3. Lorsque l'autorité d'appel statue à nouveau, elle se prononce sur les frais de première instance (art. 318 al. 3 CPC).

Les frais judiciaires seront en l'espèce arrêtés à 250 fr., soit 100 fr. en première instance et 150 fr. en deuxième instance (art. 48 et 61 al. 1 OELP).

Ces frais seront compensés avec les avances fournies par les parties, à savoir 100 fr. par l'intimé en première instance et 150 fr. par la recourante en seconde instance, qui sont dès lors acquises à l'Etat.

L'intimé, qui succombe, sera condamné aux frais des deux instances, conformément à l'art. 106 al. 1 CPC. Il devra dès lors payer à la recourante 150 fr. à ce titre.

Il n'y a pas lieu d'allouer de dépens à la recourante qui n'est pas représentée par avocat (art. 95 al. 3 let. c CPC).

* * * * *


PAR CES MOTIFS,
La Chambre civile :

A la forme :

Déclare recevable le recours interjeté par A.______ contre le jugement JTPI/12423/2014 rendu le 6 octobre 2014 par le Tribunal de première instance dans la cause C/11754/2014-2 SML.

Au fond :

Admet le recours.

Annule le jugement entrepris et, cela fait, statuant à nouveau :

Déboute le Canton de B.______ de ses conclusions en mainlevée définitive de l'opposition formée au commandement de payer, poursuite n° 1______.

Déboute les parties de toutes autres conclusions.

Sur les frais :

Arrête à 250 fr. les frais judiciaires de première et de seconde instance.

Dit que ces frais sont entièrement compensés avec les avances effectuées par les parties, lesquelles restent acquises à l'Etat de Genève.

Met les frais à la charge du Canton de B.______ et condamne celui-ci à verser à A.______ 150 fr. à ce titre.

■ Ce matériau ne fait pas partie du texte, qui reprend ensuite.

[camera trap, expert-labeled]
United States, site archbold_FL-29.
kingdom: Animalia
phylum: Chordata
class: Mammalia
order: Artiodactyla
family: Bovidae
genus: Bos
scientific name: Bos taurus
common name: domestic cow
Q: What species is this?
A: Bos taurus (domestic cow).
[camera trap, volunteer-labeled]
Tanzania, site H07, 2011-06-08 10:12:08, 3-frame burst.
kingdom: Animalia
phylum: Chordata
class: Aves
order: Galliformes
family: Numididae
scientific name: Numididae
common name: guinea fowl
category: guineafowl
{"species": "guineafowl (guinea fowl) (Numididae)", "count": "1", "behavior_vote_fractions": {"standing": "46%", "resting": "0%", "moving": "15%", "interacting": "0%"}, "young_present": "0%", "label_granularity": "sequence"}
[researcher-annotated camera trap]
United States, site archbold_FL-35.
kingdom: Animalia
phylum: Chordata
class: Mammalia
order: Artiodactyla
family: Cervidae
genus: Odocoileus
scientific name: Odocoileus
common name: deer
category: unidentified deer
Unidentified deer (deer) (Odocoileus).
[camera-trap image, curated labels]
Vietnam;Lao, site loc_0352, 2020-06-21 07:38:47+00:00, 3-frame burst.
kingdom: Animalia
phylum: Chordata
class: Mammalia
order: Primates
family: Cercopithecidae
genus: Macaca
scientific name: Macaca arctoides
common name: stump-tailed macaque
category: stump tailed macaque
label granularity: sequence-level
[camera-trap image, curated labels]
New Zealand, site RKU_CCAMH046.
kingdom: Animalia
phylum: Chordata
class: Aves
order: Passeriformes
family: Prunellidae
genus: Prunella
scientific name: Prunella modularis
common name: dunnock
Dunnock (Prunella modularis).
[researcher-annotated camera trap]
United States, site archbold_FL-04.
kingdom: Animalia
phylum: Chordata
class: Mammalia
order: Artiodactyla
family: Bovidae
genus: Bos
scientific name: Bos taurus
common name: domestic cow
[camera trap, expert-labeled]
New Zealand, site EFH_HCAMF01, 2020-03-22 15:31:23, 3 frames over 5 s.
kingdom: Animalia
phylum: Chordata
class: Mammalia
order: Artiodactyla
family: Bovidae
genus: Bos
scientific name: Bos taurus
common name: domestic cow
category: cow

Dit qu'il n'est pas alloué de dépens.

Siégeant :

Monsieur Laurent RIEBEN, président; Madame Pauline ERARD et Madame Fabienne GEISINGER-MARIÉTHOZ, juges; Madame Céline FERREIRA, greffière.

 

Le président :

Laurent RIEBEN

 

La greffière :

Céline FERREIRA

 


Indication des voies de recours
:

 

Conformément aux art. 113 ss de la loi fédérale sur le Tribunal fédéral du 17 juin 2005 (LTF;
RS 173.110), le présent arrêt peut être porté dans les trente jours qui suivent sa notification avec expédition complète (art 100 al. 1 LTF) par-devant le Tribunal fédéral par la voie du recours constitutionnel subsidiaire.

 

Le recours doit être adressé au Tribunal fédéral, 1000 Lausanne 14.

 

Valeur litigieuse des conclusions pécuniaires au sens de la LTF inférieure à 30'000 fr.